Negative-Aware Diffusion Process for Temporal Knowledge Graph Extrapolation
Temporal Knowledge Graph (TKG) reasoning seeks to predict future missing facts from historical evidence. While diffusion models (DM) have recently gained attention for their ability to capture complex predictive distributions, two gaps remain: (i) the generative path is conditioned only on positive evidence, overlooking informative negative context, and (ii) training objectives are dominated by cross-entropy ranking, which improves candidate ordering but provides little supervision over the calibration of the denoised embedding. To bridge this gap, we introduce Negative-Aware Diffusion model for TKG Extrapolation (NADEx). Specifically, NADEx encodes subject-centric histories of entities, relations and temporal intervals into sequential embeddings. NADEx perturbs the query object in the forward process and reconstructs it in reverse with a Transformer denoiser conditioned on the temporal-relational context. We further derive a cosine-alignment regularizer derived from batch-wise negative prototypes, which tightens the decision boundary against implausible candidates. Comprehensive experiments on four public TKG benchmarks demonstrate that NADEx delivers state-of-the-art performance.
💡 Research Summary
The paper tackles the problem of temporal knowledge graph (TKG) extrapolation, i.e., forecasting future facts beyond the observed time horizon. While deterministic embedding methods have dominated early work, recent diffusion‑based approaches have introduced stochastic modeling but suffer from two critical shortcomings: (i) they condition the generative diffusion path solely on positive triples, ignoring the discriminative signal provided by negative examples, and (ii) they rely on generic cross‑entropy ranking losses that improve candidate ordering but do not enforce a calibrated separation between plausible and implausible entities.
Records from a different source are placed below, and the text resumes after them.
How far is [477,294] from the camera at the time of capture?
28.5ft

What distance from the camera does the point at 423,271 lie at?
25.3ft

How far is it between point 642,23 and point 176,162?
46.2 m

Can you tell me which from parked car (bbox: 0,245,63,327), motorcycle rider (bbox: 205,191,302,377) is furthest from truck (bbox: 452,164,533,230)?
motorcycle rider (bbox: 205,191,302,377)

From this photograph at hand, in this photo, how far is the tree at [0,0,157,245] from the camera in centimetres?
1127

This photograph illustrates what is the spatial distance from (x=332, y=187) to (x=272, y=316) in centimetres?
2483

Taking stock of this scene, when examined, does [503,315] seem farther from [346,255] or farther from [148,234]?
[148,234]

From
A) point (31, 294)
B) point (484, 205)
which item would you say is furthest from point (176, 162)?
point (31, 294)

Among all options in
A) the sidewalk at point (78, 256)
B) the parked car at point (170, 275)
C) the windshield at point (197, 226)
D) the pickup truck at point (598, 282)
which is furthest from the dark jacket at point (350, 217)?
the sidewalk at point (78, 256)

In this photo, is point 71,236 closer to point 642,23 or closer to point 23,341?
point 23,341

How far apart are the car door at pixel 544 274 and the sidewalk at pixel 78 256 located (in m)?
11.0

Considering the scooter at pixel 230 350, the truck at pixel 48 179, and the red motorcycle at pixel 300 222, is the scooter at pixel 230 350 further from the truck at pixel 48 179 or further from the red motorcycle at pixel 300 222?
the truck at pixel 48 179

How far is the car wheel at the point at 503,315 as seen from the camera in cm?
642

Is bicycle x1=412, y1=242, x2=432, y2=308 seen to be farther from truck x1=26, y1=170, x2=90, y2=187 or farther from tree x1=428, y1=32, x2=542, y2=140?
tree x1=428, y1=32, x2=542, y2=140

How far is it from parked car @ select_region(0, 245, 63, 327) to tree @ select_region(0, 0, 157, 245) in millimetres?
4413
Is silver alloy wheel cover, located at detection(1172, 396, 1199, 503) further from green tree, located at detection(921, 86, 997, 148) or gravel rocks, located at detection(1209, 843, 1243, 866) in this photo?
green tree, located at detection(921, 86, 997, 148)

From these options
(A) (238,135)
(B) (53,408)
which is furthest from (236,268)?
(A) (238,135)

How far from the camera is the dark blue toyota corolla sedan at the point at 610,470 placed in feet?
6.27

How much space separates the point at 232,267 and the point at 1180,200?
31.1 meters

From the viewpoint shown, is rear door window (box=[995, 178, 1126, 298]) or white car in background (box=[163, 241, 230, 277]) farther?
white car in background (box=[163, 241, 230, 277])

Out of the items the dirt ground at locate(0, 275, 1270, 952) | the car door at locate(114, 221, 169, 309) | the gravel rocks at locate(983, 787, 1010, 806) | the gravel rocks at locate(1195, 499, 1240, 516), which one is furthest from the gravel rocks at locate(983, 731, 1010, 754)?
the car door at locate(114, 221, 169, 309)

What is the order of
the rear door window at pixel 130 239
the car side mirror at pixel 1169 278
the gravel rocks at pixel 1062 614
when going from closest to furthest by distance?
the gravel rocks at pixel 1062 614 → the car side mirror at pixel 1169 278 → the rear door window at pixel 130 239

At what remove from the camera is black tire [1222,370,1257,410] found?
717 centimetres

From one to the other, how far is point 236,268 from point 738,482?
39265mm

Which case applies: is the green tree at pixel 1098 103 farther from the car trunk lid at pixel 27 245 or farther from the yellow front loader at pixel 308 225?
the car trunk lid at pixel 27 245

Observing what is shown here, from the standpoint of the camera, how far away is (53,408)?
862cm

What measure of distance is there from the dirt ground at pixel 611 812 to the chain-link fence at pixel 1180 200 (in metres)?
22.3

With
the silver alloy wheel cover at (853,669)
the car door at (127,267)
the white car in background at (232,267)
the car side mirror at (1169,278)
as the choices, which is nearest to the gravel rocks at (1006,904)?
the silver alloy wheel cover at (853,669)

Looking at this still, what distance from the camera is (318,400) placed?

To address these gaps, the authors propose NADEx (Negative‑Aware Diffusion model for TKG Extrapolation). The method first constructs subject‑centric histories for each query (s, r, ?, t) as three aligned sequences of past objects, relations, and time intervals. These sequences are embedded via learnable matrices (Eₒ, Eᵣ, E_Δt) and fed into a Transformer‑based denoiser.
In the forward diffusion stage, Gaussian noise is added not only to the target object embedding oₜ but also to a batch‑wise negative prototype o₋ₜ. The negative prototype is obtained by averaging the embeddings of all other target entities in the same mini‑batch, thereby providing a compact representation of “what is not the answer.” Both noisy positive and negative embeddings evolve through M diffusion steps under a linear α schedule, with a global scaling factor δ controlling overall diffusion strength.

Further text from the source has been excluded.